Should a line in the entries below contain "name", return that line.
Start of Records for the task
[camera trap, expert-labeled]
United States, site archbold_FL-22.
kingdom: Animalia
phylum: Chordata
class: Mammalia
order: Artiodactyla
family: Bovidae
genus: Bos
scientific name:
End of Records for the task
Start of Records for the task
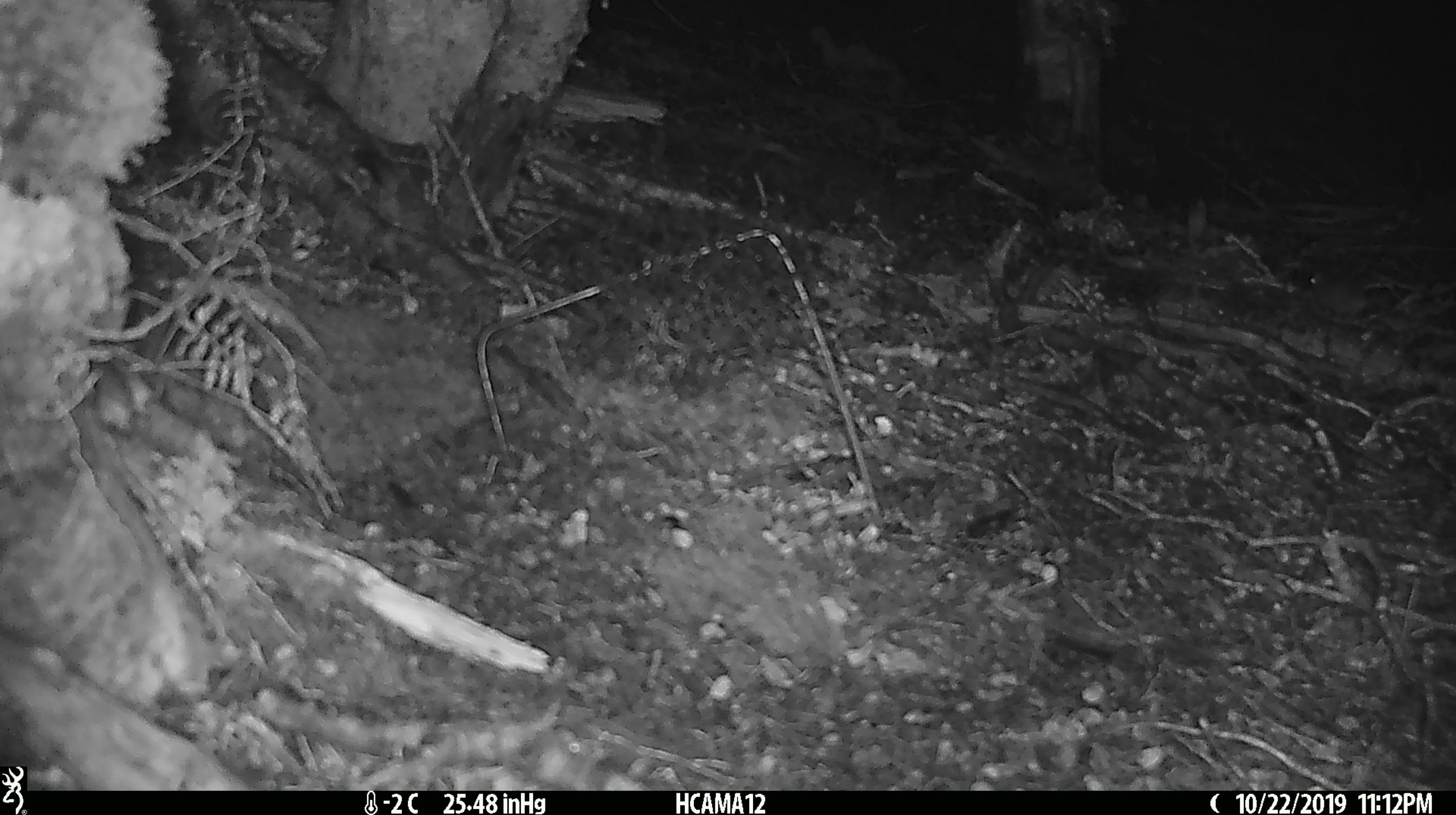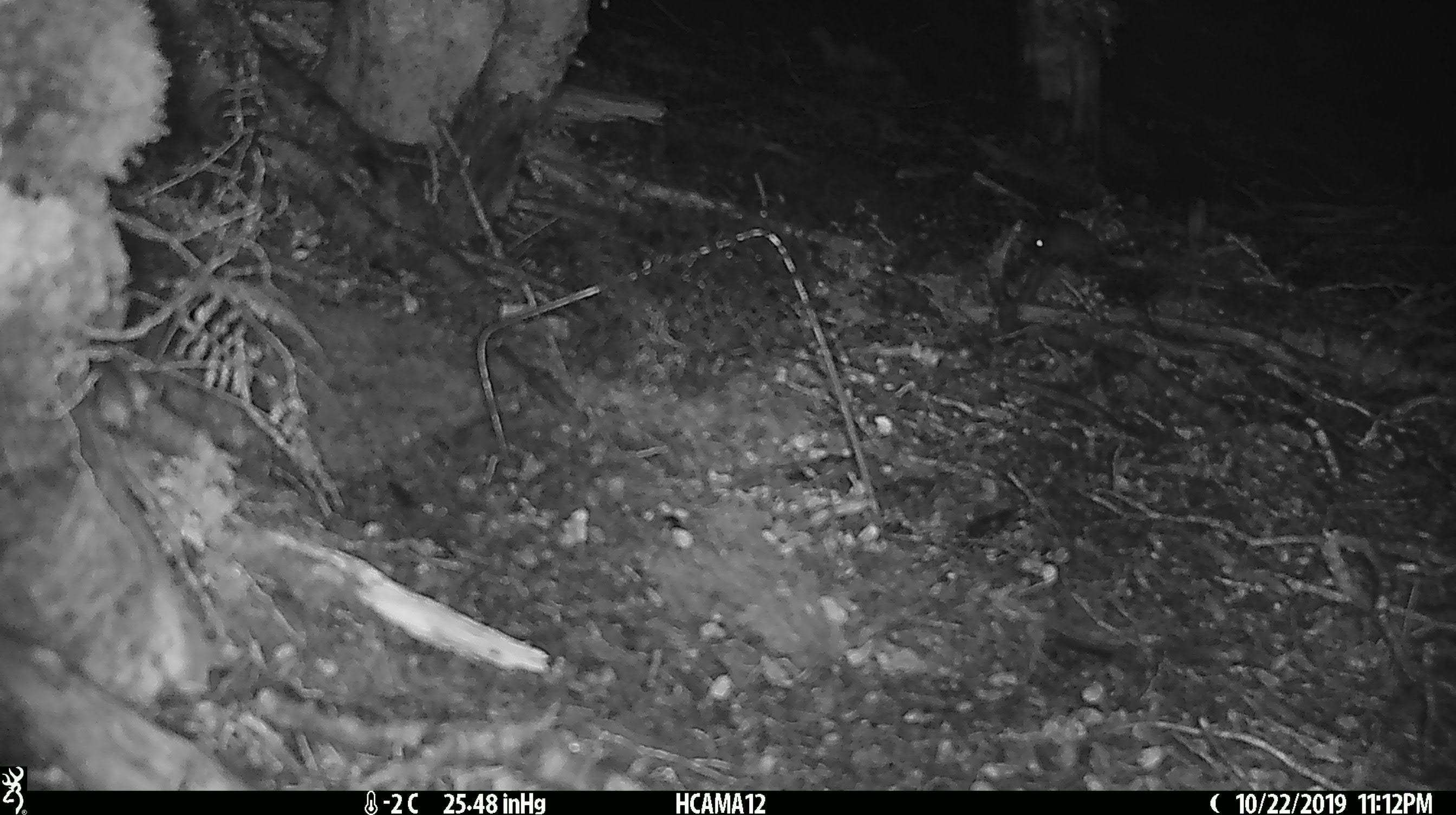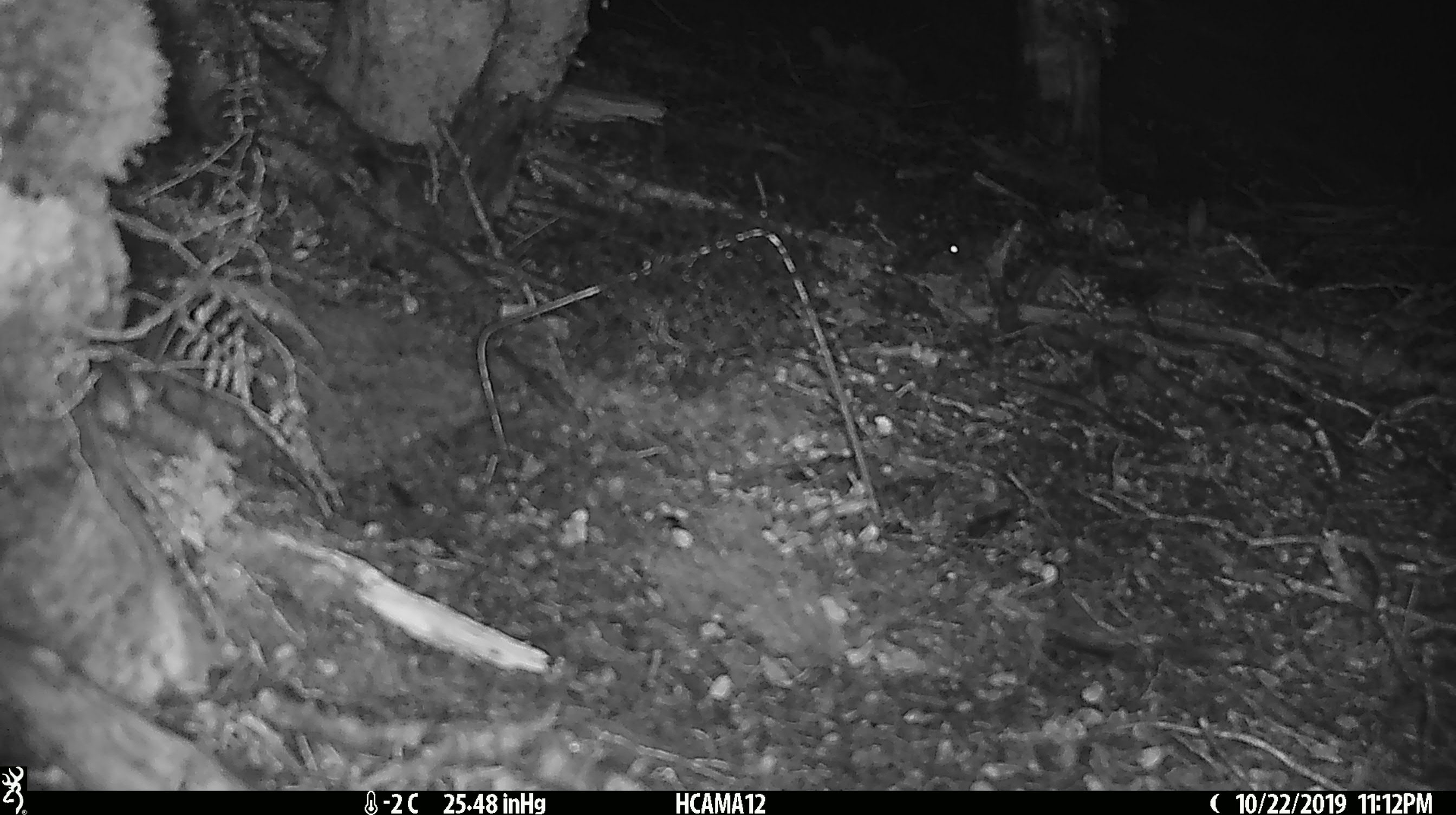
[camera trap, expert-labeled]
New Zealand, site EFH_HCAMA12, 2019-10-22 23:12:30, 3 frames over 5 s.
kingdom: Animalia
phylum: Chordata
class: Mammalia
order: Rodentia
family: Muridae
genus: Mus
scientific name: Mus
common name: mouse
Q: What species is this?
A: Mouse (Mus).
End of Records for the task
#### Final answer
scientific name:
scientific name: Mus
common name: mouse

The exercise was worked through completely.